» RECORDS PROVIDED:

/---

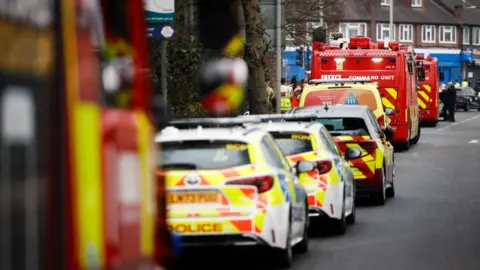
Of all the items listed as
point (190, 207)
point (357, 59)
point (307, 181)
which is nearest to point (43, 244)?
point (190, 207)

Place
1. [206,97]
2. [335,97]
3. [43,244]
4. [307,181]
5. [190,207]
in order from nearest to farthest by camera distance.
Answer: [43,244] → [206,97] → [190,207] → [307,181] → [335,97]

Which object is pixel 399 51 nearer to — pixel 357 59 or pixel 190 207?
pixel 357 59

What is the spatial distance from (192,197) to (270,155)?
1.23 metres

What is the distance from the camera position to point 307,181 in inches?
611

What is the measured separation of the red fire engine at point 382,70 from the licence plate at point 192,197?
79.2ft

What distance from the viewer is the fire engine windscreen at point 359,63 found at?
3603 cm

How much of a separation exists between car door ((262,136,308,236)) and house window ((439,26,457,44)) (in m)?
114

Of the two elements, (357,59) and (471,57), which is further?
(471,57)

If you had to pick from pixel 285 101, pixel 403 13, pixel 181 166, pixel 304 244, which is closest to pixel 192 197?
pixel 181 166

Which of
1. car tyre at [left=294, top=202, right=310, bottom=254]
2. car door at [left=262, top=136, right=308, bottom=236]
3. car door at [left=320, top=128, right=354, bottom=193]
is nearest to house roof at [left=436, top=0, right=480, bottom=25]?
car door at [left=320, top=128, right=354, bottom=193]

\---
/---

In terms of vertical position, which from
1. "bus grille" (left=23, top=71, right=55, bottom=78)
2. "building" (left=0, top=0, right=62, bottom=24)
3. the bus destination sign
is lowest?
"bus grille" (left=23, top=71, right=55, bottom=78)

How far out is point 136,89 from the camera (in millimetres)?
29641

\---
/---

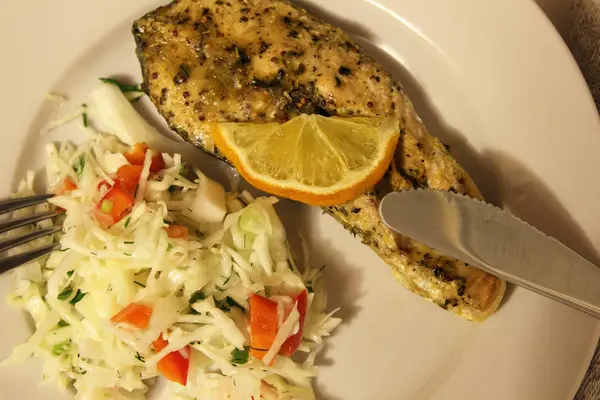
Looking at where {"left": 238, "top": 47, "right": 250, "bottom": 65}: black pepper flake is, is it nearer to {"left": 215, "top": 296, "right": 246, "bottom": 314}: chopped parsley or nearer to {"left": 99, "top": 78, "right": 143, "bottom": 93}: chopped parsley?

\---

Count the lines in the items above that contain the word "bottom", and give only the number.

9